А.Л. Бем - Поэзия Аллы Головиной
[prev.
in:] Молва, 17 декабря 1933, No 289.
В основу
этого "письма" легло мое
вступительное слово на вечере Аллы
Головиной, устроенном 28. 11. 1933 г. в
Праге Союзом русских писателей и
журналистов в Чехословакии. Стихи
Головиной печатались в Современных
записках, Воле России,
сборнике Скит и в газетах Руль,
Россия и славянство, За свободу и др.
Редакция
Молвы была так любезна, что
согласилась воспроизвести в
качестве иллюстрации к моей статье
несколько стихотворений Аллы
Головиной. Из них Вдохновение
и Летний вечер печатаются
впервые.

(Короткие описательные фрагменты текста)

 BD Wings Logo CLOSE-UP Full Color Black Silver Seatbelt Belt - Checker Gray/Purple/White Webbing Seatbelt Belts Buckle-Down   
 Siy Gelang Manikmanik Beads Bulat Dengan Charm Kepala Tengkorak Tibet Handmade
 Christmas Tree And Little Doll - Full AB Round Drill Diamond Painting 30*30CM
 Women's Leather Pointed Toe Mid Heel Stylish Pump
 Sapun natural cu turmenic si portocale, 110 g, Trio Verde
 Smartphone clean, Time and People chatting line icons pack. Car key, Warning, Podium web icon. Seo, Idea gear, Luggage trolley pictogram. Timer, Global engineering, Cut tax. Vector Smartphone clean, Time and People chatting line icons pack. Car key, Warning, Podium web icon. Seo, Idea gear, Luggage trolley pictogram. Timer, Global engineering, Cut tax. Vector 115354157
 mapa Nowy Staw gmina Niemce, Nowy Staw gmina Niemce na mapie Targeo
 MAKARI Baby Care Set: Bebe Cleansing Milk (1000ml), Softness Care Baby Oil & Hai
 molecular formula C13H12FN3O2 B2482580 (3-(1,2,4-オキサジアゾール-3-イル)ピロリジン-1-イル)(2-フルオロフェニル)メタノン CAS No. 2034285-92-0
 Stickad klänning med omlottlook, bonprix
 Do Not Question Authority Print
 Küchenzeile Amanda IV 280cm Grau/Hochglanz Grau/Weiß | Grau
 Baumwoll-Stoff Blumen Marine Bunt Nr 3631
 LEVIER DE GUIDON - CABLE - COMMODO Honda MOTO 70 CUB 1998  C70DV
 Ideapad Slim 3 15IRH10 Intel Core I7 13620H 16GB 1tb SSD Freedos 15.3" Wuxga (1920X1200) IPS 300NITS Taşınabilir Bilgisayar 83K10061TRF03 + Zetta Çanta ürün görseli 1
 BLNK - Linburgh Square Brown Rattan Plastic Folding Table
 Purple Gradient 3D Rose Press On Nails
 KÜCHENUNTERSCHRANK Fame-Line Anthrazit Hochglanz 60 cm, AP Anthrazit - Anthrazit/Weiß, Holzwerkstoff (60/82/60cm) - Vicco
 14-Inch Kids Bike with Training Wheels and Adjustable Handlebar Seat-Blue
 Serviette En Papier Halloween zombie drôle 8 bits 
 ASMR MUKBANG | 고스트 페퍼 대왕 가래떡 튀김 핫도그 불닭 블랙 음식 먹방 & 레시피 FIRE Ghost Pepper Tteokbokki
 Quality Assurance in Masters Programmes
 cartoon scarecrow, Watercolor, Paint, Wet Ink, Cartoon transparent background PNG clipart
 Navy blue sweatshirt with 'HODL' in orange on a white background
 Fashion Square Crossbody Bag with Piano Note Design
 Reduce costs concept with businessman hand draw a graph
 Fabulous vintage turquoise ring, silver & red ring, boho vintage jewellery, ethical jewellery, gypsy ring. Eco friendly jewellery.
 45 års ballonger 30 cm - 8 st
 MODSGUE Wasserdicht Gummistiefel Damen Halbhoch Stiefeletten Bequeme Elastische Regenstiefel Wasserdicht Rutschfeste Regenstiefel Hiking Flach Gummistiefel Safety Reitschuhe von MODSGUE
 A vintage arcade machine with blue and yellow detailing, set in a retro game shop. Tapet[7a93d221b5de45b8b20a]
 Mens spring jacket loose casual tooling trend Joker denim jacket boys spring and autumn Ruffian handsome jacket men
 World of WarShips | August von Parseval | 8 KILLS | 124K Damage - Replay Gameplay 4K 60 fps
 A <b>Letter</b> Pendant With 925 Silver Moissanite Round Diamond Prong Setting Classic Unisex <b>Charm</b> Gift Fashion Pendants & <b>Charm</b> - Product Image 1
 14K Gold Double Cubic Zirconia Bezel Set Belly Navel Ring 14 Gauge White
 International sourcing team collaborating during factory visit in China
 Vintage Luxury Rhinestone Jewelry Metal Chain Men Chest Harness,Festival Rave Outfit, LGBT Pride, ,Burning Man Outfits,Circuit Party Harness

— Задания и упражнения —
**a.** Какая организация устроила вечер Аллы Головиной в Праге, судя по тексту о ее поэзии?
**b.** Допишите следующую часть текста о поэзии Аллы Головиной, продолжив его после последнего предложения.

— Ответы к заданиям —
**a.** Союз русских писателей и журналистов в Чехословакии.

**b.**
В тех
ненормальных условиях, в которых
находится литература в эмиграции,
критик не может ограничиться
только одним обзором произведений,
уже появившихся в печати, одной
оценкой писателей, так или иначе
уже составивших себе литературное
имя. Критику приходится временами
высказываться и о писателе,
широкой публике неизвестном,
писателе внешне себя еще мало
выявившем. Кто-то ведь должен взять
на себя смелость обратить внимание
на молодые дарования, по
причинам совершенно внешним
лишенные возможности печатного
заявления о себе. Сегодня мне и
хочется ступить на этот путь,
связанный с некоторыми
трудностями. Ведь писать о поэте
всегда трудно, а писать о поэте,
известном только ограниченному
кругу любителей поэзии, еще
бесконечно труднее. Пусть я лично
убежден, что Алла Головина -
настоящий поэт во всей
полноценности этого слова, но
верить моему убеждению никто не
обязан. На мне лежит обязанность в
какой-то мере убедить в этом и
других, заставить их мне поверить.
Здесь доказать, в сущности, ничего
нельзя, можно только дать
почувствовать, что имеешь дело с
настоящим поэтом. Каким же путем
этого можно достичь?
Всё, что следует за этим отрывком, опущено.